EU sceptical of US push to lift COVID vaccine patents
The EU voiced scepticism Friday over the United States’ sudden push to waive COVID vaccine patents to boost supply to poorer countries, while defending its own record as the world’s biggest exporter of doses.
French President Emmanuel Macron led the charge as he arrived at an EU summit in Portugal, stressing that the bigger problem was US and British export restrictions on vaccines and their raw materials.
“The Anglo-Saxons block many of these ingredients and vaccines,” he told reporters. “Today 100 percent of the vaccines produced in the United States are for the American market.”
That contrasts with the EU’s export so far of more than 200 million vaccine doses, which European Commission chief Ursula von der Leyen has said shows Europe is “the pharmacy of the world”.
Macron’s remarks reflect European consternation at the US about-face this week to support the suspension of vaccine patents, as pushed for by the World Health Organization (WTO) and countries such as India and South Africa.
Macron said he was not opposed to debating the idea, but expressed “doubts about how effective” it would be. He and German Chancellor Angela Merkel were “hand-in-hand” on the issue, he said.
On Thursday, a spokeswoman for Merkel’s government had said: “The protection of intellectual property is a source of innovation and must remain so in the future.”
Unlike the EU, the terms of the US contracts prohibit the export of vaccines produced in America.
Dose manufacture is also regulated by a US Defense Production Act that restricts exports until Americans are vaccinated first.
EU officials briefing journalists in Brussels on the issue said the hoarding of vaccine inputs by other countries was a larger obstacle to increasing global vaccine production than intellectual property protection.
‘Will not fix things’
But, mindful of the risk of the EU being portrayed as a villain against the apparent generosity of the US stance, they stressed openness to Washington’s announcement.
“I believe now the US should come forward and explain exactly the substance of their proposal,” one EU official said. “We have not seen anything but a very general statement.”
The official said that discussions should continue “with those that think that there might be problems with the intellectual property system” but added: “We have not been given a single example where capacity has been restricted because of the protection of patent or other IP rights.”
Another official said that lifting patents, by itself, “will not fix things… it does not mean that you have access to technology or to knowhow”.
The official likened it to being handed a recipe to cook a very complex dish—”it doesn’t mean that I will be able to to actually produce the same effect”.

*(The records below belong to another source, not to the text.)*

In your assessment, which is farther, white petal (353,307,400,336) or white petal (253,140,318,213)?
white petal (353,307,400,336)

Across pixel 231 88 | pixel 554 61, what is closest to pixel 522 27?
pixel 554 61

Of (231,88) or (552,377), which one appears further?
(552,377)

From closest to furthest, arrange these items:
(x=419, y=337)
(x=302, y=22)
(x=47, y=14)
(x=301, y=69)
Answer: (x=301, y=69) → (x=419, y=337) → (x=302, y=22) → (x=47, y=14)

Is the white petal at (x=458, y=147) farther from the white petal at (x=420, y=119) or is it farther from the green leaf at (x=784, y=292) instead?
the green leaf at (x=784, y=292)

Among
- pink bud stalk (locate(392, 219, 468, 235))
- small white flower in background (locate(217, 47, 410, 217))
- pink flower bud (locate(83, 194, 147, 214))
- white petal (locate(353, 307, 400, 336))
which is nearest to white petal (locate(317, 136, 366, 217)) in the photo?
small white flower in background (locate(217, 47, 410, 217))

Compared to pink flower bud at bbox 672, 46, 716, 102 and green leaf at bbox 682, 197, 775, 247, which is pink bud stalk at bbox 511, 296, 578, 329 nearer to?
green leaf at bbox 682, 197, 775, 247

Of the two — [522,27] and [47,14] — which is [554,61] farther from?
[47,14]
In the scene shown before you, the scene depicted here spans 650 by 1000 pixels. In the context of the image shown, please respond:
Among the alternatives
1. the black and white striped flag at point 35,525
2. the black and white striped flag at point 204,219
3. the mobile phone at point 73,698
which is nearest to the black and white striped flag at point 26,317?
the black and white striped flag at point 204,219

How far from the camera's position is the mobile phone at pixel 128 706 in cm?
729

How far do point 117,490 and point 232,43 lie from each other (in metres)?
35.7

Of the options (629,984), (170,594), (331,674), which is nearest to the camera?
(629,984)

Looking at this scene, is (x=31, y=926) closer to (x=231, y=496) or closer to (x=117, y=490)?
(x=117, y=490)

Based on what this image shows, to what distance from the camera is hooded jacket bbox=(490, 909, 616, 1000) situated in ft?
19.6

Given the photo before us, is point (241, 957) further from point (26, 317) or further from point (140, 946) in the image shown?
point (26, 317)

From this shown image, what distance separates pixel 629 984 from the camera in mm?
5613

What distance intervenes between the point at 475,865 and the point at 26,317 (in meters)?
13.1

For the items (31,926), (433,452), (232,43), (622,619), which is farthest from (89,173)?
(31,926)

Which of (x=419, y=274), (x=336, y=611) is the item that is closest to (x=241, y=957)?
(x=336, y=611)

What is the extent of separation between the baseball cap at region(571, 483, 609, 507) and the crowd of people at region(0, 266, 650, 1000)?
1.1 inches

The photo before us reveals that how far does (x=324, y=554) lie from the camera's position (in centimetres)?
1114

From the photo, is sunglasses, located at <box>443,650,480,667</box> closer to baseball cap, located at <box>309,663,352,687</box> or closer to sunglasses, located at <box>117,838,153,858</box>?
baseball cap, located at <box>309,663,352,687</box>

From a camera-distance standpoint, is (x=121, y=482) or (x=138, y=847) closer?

Even if patents were lifted and technology forcibly transferred from the pharmaceutical companies making the vaccines, it would take “six to 12 months” for a facility to be operational, the official said.
And for such a step to be achieved through a rewriting of the WTO’s existing agreement on Trade-Related Aspects of Intellectual Property Rights “we are gone for not only months…. you get into years”.
Additionally, the European Commission represents all 27 EU member countries at the WTO, and requires a mandate from them agreed by a weighted majority.